It was difficult to understand how an army of only seventy thousand men and women, and even children, ill-equipped and with little training, could stand up against the British-organized Arab Legion and the combined military forces of Egypt, Syria, Lebanon, Transjordan, and Iraq, plus irregulars from Saudi Arabia and other countries.

*...[Gershon] Agronsky said that the reason several hundred thousand Arabs fled from what is now Israel was because they thought they had all of Arabia to run to. The Jews stood firm because they had nowhere to go but into the sea. He told how the Arabs who had remained in the New City were now being fed with Jewish rations and housed in Jewish-owned homes. He said the Arab could thank his gods that, unlike the Jews of Europe, here he had never been resented, cursed, and despised.

*One night Hacohen repeated to me some of the conversation he had had with Count Bernadotte. It had been mostly about the mediator’s contention that there could be no peace in Palestine unless the State of Israel immediately took back the 300,000 Arabs who had fled.
“I told him there could be no peace if we did. We would be glad to have most of them return. But if just five terrorists came back with each 50,000 respectable Arabs, it would create a new tension that might lead to a new explosion and we’d have war all over again. We would have to sit constantly with our guns in our hands. And besides, I told him, who will feed and house these 300,000 refugees? The State of Israel, exhausted financially by the burdens of war, is in no condition to do it. It would mean that the average family in Israel would have to finance two Arabs, for we have just about 150,000 families here. The income of the average family here just about keeps that family going. We are all going to have to pull in our belts to pay for what the war [of Independence] has cost us, and for our own reconstruction. The average family simply cannot bear the financial burden at this time of supporting a couple of Arabs.”

*The 1,300 Arabs [surrounding Mishmar Haemek], at any time they wished, might have been able to destroy the kibbutz, with a population which never went over 600. But, instead, they came trooping into Mishmar Haemek every time they had a toothache or a cut finger. The doctors of the kibbutz took care of the Arabs without charge. And Jewish agricultural experts showed the Arabs how to get larger and better crops from their land.

*At this point Monty pointed to a village laying against a brown hillside not many rods away.

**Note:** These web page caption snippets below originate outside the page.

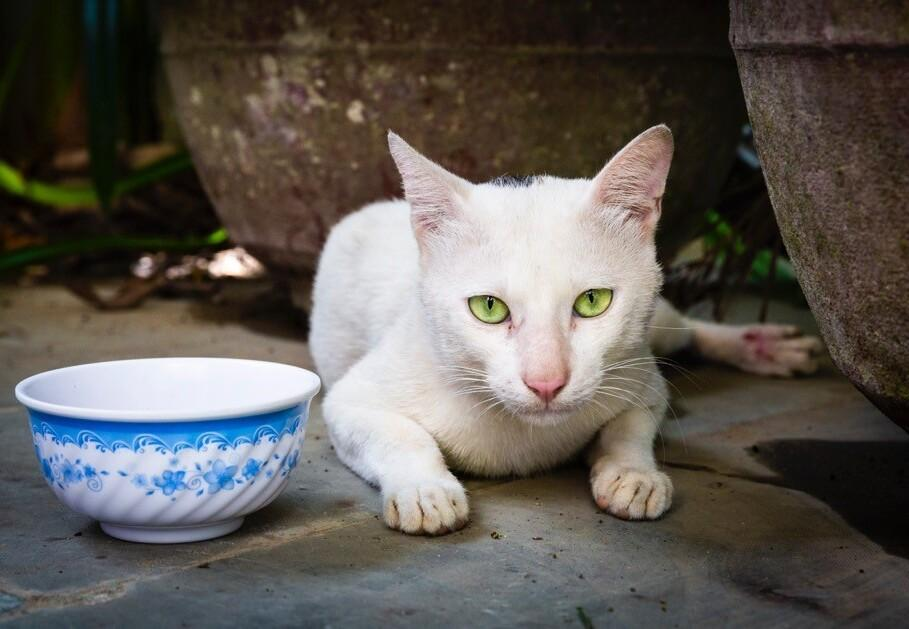 Katze Meow in Vietnam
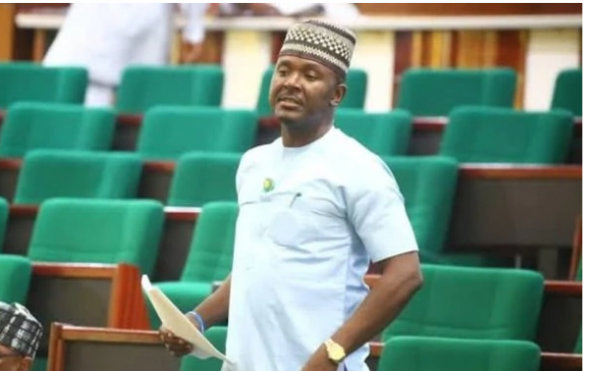 Akin Alabi Politician on the floor of house of Rep
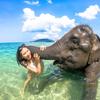 毎日が象さんと一緒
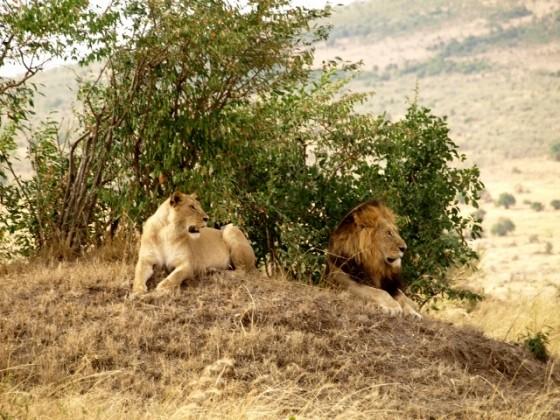 Kamba itinerary. By Udare Safari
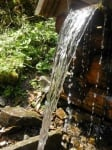 Полезна ли е изворната вода за рибките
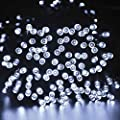 Frostfire Moonzazzle - 100 LED Solar Fairy String Lights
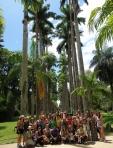 Paisagistas - Estudo no Jardim Botânico do Rio de Janeiro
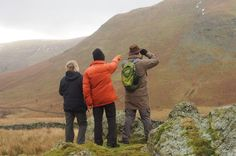 3-Hour Deer Watch Walk from Ullswater A guided wildlife walk in the Lake District to view the wild herds of red deer in Martindale. There's lots more to see including birds of prey and other mountain wildlife, a fascinating history and magnificent views.After meeting in Pooley Bridge, Ullswater, you drive up into the beautiful and remote valley of Martindale. The guide can provide lifts for up to 6 people.Once in Martindale, your guide will show you around the ancient farmstea...
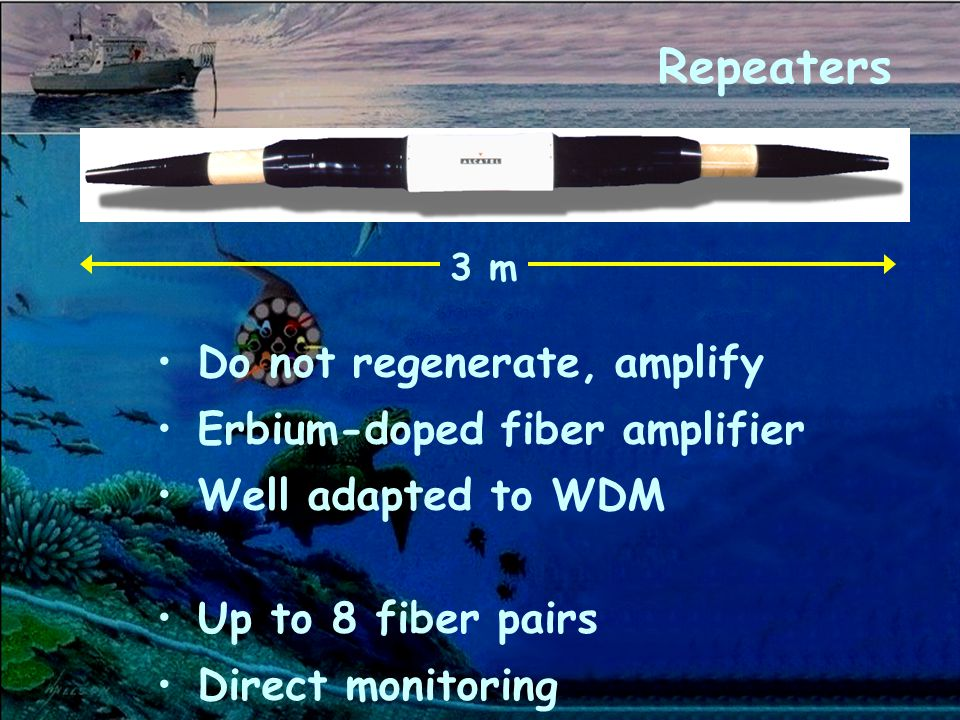Repeaters Do not regenerate, amplify Erbium-doped fiber amplifier Well adapted to WDM Up to 8 fiber pairs Direct monitoring 3 m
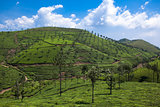 Nelliyampaty Hills Tea Fields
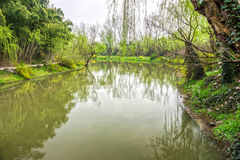 Lake in public park Stock Images
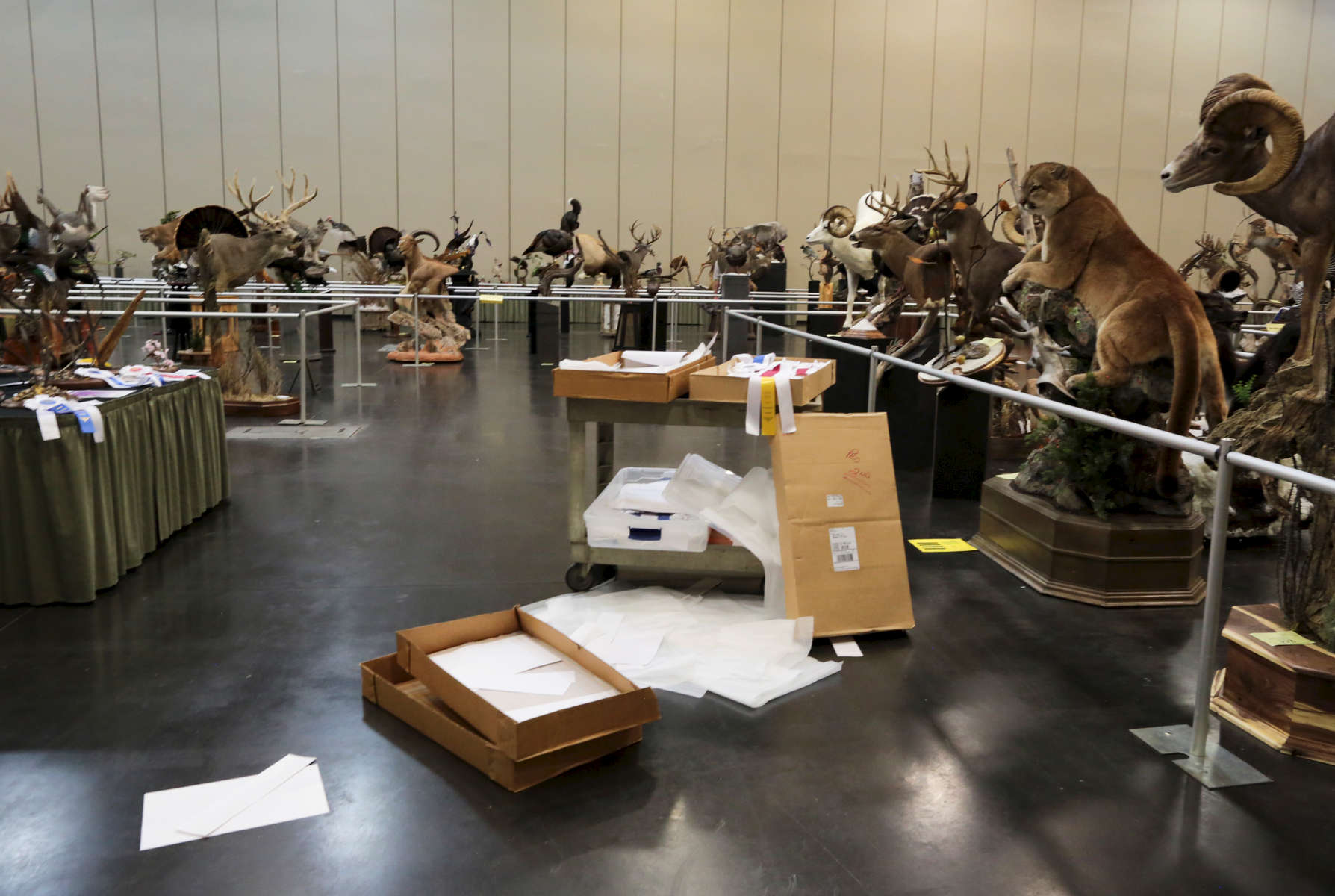 Winning ribbons, waiting to be distributed, at the end of the competition during to the World Taxidermy & Fish Carving Championships, in Springfield, Missouri on May 3, 2019.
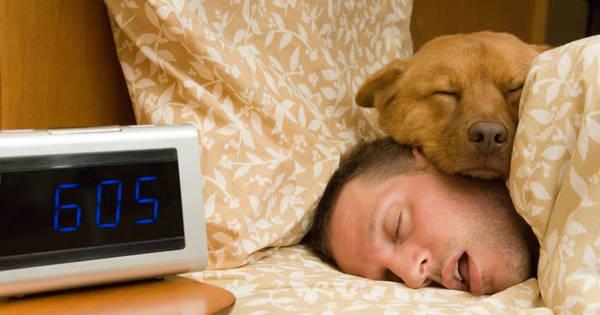 Dormir com animal de estimação melhora a qualidade do sono, diz ...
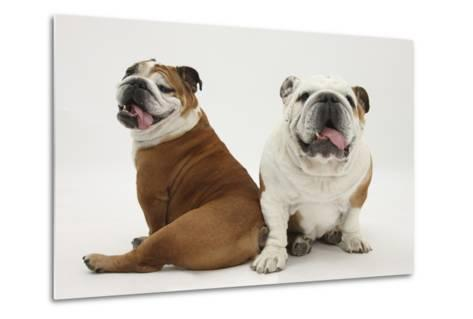 Two Bulldogs, Back to Back-Mark Taylor-Metal Print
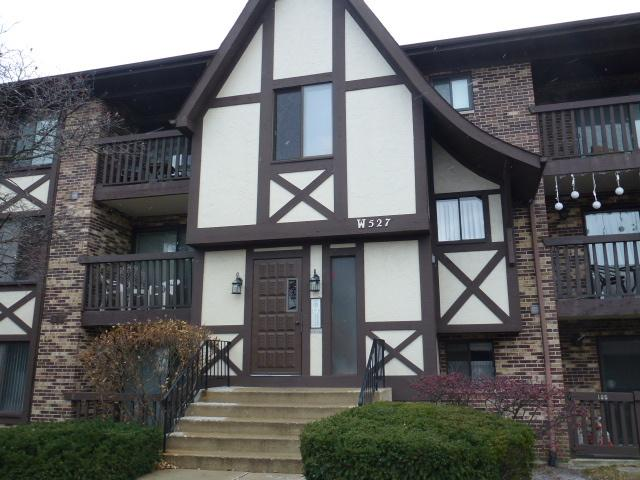 527 Cumnor Road #103, Westmont, IL 60559 (MLS #09818256) :: Domain Realty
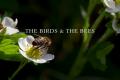 Recensione Outlander Episodio 409: The Birds & The Bees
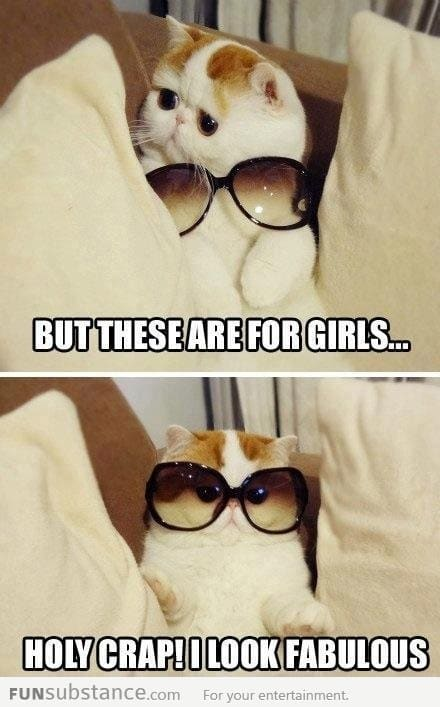 Cat wears sunglasses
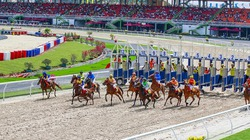 Đà Nẵng: Đề xuất cắt đất KCN cho công ty Trung Quốc làm trường đua ngựa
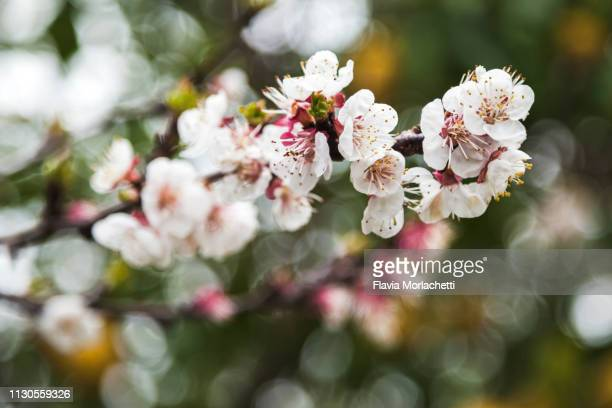 blossoms of almond tree - almond stock pictures, royalty-free photos & images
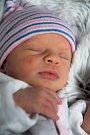 Kristýna Konečná, Dolany, narozena 16. března v Olomouci, míra 44 cm, váha 2330 g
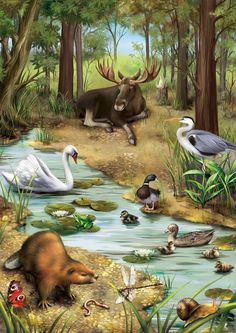"Ebook: ""Animals around the World"" on Behance Graffiti Kunst, Animals And Pets, Cute Animals, Illustration Mignonne, Le Zoo, Forest Illustration, Wild Nature, Forest Animals, Wildlife Art"
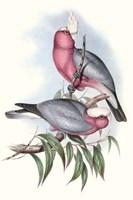 Pastel Parrots III Fine-Art Print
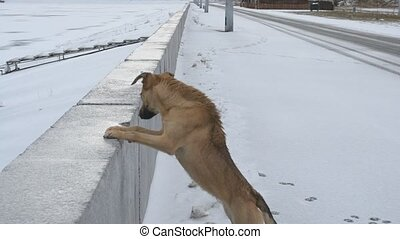 Dog standing with front paws on concrete parapet of a frozen water storage reservoir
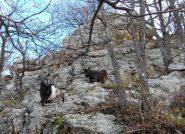 l'incontro sotto la rocciosa cima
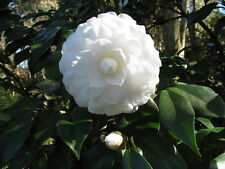 Camellia Alba Plena Luxurious Evergreen Shrub Plants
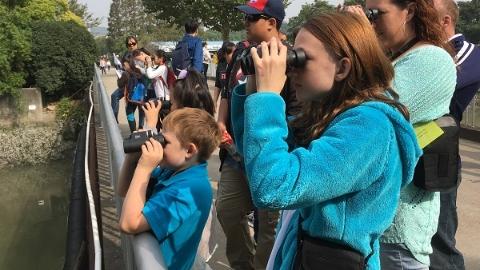观鸟听虫赏秋叶 45组中外家庭寻找上海野趣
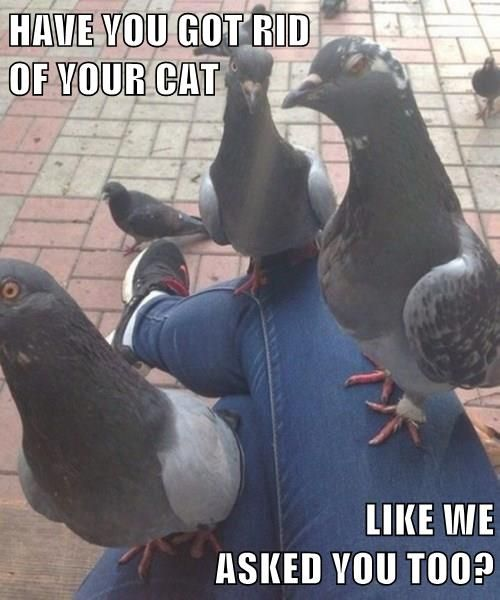 Pigeon Mafia Only Asks Once   Funny pictures, Funny photos ...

It was easy to tell it was an Arab village because the houses were painted sky blue to keep away the devil.
“That place may look deserted to you. It may look like a lot of other Arab places you’ve seen that are deserted because the people fled to Egypt or Transjordan. But this village is deserted because the Arabs who live there have all been at the front fighting on our side. They’re still at the front, just in case war breaks out again. There are good Arabs and bad Arabs. I know! There are ones who got panicky and ones who didn’t. But the Arabs in that little village are rare. They fought beside us, and bravely, against their own people!”

Today’s journalists can debate the legitimacy of Israel, its place in the Middle-East, and its actions defending itself against the millions more Arabs -- with plenty of land, not to mention
oil -- that surround them, all they want to, but they cannot debate the fact that the man who announced to the world the end of World War II on NBC Radio did his homework. Robert St. John’s work is meticulous. It would be difficult to remake into a movie. While this might put some people off, it is the stuff a real article is made of.

By living amongst both Arabs and Jews for over a decade from the start of WWII to late in 1948 when he left to write Shalom Means Peace, he dedicated more of his time, energy, and resources to finding out the real “story behind the story” than most working journalists sadly, today, do. Many journalists, now, just swallow the spin of their governments or sit in the same bed of oil and lace that surrounded Nixon, and now surrounds President Bush.

In the age of the Internet, the satellite phone, and gigabytes of memory in laptop computers, it is much easier to find references to the work of St. John, and even his out of print books (note to Doubleday: please republish). There is no excuse for sloppy coverage of either side in the Israeli-Palestinian conflict. There is too much at stake, including for the current journalists involved, no matter how “objective” they claim to be.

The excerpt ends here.